In the context of Gaussian Mixture Models (GMM), the EM algorithm iteratively improves estimates of the unknown parameters, which include the means, variances, and mixture weights of different Gaussian components within the model. The algorithm consists of two main steps: the expectation (E) step, which calculates the probability that each data point belongs to each Gaussian component based on current parameter estimates; and the maximization (M) step, which updates the parameters to maximize the likelihood of the data given these probabilities. This process repeats until convergence, effectively allowing the model to fit complex datasets by finding clusters of data modeled as mixtures of multiple Gaussians.

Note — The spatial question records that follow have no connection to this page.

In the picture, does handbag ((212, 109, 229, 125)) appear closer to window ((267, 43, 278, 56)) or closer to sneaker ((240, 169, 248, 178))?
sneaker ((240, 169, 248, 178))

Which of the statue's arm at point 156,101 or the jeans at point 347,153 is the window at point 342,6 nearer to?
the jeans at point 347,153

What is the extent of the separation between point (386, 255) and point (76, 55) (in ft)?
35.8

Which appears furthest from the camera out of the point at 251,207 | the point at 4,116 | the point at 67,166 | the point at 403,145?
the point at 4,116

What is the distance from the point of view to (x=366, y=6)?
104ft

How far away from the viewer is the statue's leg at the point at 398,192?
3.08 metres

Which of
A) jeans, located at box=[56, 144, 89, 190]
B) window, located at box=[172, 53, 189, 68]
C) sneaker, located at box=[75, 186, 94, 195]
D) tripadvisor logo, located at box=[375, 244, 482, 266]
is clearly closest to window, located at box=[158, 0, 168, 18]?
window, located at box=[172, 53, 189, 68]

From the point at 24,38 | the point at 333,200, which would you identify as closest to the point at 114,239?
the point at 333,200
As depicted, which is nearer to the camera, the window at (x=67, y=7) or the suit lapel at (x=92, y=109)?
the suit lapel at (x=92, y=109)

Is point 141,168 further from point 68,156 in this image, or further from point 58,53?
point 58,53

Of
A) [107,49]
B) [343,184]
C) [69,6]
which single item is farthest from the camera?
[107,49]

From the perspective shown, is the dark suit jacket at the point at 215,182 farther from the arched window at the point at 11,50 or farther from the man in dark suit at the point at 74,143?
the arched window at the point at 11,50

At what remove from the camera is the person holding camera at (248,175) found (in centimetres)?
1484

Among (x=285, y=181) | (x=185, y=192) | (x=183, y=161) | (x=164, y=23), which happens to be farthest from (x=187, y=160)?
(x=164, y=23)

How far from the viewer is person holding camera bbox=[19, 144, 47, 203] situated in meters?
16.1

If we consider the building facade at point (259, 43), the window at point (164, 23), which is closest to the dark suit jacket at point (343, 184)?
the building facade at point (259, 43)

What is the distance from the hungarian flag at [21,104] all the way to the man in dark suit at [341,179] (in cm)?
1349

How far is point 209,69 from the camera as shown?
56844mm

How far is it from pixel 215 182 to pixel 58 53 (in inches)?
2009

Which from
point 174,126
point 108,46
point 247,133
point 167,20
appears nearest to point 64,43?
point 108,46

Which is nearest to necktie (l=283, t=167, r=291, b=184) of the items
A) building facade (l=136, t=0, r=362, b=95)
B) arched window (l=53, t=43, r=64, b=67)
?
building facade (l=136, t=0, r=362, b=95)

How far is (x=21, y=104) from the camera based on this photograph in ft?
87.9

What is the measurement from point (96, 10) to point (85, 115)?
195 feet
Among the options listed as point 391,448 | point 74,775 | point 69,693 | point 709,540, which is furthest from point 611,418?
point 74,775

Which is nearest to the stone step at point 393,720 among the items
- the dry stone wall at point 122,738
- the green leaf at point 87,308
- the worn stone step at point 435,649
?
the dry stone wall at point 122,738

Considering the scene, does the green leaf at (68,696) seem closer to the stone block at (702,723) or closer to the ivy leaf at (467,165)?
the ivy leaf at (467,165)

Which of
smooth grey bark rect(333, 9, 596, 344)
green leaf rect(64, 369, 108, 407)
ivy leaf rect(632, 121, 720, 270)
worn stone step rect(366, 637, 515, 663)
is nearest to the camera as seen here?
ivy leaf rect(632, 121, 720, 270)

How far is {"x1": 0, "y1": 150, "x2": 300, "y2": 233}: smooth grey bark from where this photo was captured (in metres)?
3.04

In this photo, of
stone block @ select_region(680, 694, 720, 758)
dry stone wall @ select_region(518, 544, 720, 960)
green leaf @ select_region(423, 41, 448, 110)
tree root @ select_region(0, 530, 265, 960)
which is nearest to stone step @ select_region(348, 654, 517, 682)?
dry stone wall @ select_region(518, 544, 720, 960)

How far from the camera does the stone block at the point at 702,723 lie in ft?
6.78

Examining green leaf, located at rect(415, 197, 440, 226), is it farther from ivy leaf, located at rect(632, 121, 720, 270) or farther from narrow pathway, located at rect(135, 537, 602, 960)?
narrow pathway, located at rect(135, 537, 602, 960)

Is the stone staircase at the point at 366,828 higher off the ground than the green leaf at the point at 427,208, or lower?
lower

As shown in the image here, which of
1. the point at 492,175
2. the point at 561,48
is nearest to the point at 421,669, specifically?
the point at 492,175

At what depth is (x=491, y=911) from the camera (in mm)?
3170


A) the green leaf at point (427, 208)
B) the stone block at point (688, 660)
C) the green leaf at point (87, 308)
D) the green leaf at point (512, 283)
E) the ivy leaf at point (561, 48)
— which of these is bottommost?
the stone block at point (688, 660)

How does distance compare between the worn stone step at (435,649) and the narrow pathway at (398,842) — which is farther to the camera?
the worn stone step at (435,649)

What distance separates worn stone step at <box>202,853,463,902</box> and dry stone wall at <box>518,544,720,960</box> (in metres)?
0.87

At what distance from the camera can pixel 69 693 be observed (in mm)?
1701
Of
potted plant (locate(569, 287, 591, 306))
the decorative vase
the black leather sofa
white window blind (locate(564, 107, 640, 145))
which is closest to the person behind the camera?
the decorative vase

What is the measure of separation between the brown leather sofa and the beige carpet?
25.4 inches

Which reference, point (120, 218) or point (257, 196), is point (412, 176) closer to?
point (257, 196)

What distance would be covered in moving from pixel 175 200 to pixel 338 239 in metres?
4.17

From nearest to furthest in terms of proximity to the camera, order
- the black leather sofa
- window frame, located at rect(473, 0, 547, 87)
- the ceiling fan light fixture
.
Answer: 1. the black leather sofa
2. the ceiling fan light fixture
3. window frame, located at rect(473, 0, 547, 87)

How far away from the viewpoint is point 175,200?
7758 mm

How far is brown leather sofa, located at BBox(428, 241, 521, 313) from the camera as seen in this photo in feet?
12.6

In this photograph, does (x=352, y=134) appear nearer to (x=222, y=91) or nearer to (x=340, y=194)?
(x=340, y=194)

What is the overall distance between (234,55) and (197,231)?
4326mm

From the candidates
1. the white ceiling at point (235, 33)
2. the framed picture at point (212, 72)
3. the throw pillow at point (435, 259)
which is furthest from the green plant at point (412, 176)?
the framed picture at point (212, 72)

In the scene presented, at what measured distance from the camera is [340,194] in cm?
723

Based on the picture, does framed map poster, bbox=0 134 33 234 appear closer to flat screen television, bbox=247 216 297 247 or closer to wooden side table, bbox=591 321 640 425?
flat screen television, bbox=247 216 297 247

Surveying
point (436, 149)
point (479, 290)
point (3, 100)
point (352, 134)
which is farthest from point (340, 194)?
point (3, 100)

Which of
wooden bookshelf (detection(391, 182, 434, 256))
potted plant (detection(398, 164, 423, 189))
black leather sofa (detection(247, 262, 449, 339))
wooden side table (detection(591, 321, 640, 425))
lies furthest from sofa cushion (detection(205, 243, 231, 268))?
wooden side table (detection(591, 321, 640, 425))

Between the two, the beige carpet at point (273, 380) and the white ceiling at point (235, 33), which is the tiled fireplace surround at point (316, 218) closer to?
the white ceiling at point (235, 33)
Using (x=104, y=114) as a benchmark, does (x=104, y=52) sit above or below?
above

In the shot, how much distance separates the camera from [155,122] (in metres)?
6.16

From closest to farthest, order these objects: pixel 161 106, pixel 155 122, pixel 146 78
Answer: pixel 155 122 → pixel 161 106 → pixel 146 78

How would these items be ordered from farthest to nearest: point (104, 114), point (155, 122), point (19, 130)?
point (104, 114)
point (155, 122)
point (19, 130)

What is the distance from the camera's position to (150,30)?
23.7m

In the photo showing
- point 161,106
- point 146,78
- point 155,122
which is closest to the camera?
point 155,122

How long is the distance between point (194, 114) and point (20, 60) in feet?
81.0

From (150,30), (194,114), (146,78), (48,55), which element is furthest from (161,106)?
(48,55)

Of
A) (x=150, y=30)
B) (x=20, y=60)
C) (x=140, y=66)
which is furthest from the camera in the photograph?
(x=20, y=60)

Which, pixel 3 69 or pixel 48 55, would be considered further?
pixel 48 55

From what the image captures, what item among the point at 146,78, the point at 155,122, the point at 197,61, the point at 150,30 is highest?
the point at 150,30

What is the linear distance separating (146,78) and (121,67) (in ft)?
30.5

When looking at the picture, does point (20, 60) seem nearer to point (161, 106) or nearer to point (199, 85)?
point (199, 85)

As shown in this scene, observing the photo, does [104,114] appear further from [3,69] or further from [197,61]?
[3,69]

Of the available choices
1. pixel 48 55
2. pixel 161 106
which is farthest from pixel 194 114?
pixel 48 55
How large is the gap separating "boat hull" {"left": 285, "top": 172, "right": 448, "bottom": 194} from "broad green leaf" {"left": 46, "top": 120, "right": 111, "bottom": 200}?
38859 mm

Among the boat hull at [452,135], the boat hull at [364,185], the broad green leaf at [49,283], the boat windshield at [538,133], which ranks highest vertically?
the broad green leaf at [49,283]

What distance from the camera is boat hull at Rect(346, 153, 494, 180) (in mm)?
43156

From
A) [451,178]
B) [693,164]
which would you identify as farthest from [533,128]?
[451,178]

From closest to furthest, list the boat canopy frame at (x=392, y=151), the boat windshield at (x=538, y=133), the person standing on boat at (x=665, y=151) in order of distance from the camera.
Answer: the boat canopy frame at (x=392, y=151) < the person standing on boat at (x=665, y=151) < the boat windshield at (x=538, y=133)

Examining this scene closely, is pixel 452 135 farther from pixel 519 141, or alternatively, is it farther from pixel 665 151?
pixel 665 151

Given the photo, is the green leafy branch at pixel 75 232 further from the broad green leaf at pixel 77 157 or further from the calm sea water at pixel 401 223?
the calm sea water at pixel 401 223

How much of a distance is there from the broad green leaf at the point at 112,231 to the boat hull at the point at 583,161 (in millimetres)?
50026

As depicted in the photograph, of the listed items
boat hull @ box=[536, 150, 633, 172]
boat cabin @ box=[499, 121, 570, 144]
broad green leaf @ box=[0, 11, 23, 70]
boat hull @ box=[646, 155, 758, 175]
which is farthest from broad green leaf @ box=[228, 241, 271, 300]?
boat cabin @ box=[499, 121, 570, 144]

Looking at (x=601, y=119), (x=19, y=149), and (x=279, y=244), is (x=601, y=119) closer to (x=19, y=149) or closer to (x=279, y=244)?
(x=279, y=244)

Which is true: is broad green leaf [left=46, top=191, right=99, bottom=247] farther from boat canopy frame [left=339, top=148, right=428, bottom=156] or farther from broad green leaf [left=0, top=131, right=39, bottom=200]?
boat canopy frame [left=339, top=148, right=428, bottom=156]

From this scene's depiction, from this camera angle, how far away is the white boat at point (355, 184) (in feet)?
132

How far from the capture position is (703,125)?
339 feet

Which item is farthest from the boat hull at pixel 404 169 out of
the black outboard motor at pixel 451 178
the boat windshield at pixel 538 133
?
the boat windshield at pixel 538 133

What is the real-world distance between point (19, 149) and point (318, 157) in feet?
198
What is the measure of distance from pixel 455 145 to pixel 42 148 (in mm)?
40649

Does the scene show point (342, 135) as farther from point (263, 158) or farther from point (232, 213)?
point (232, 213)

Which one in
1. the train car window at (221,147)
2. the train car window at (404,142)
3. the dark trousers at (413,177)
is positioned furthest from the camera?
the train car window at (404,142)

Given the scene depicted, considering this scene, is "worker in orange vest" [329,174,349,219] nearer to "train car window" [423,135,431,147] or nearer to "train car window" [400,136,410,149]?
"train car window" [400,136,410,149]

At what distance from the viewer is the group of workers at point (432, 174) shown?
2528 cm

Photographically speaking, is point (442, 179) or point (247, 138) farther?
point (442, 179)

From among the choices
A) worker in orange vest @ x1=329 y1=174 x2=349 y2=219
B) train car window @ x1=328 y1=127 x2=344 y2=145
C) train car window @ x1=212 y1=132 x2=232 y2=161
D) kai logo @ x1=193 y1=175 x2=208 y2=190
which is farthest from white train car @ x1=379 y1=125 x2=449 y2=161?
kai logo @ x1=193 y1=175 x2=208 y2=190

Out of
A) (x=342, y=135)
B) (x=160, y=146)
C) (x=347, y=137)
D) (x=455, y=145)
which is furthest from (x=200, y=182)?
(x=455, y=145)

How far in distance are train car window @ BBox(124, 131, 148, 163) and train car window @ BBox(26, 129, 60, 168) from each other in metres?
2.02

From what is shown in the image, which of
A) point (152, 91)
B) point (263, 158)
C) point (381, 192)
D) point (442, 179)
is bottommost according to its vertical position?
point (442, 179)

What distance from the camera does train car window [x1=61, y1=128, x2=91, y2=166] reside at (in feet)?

Historical Overview: The expectation-maximization algorithm was first introduced by Arthur Dempster, Nan Laird, and Donald Rubin in their seminal 1977 paper. Although the underlying concepts of iterative improvement of likelihood estimates were known earlier, their formalization brought significant clarity and broad application potential. The use of EM in Gaussian Mixture Models became particularly popular in the late 1980s and 1990s as computational resources allowed for handling larger datasets and more complex models.

Key Contributors: Arthur P. Dempster, Nan M. Laird, and Donald B. Rubin are credited with the formal introduction of the EM algorithm. Their work provided a robust framework for the application of these methods in various fields, including statistics and machine learning. The integration of EM with GMMs has been further explored by numerous researchers in the field of machine learning and statistics, adapting and optimizing it for different applications and challenges.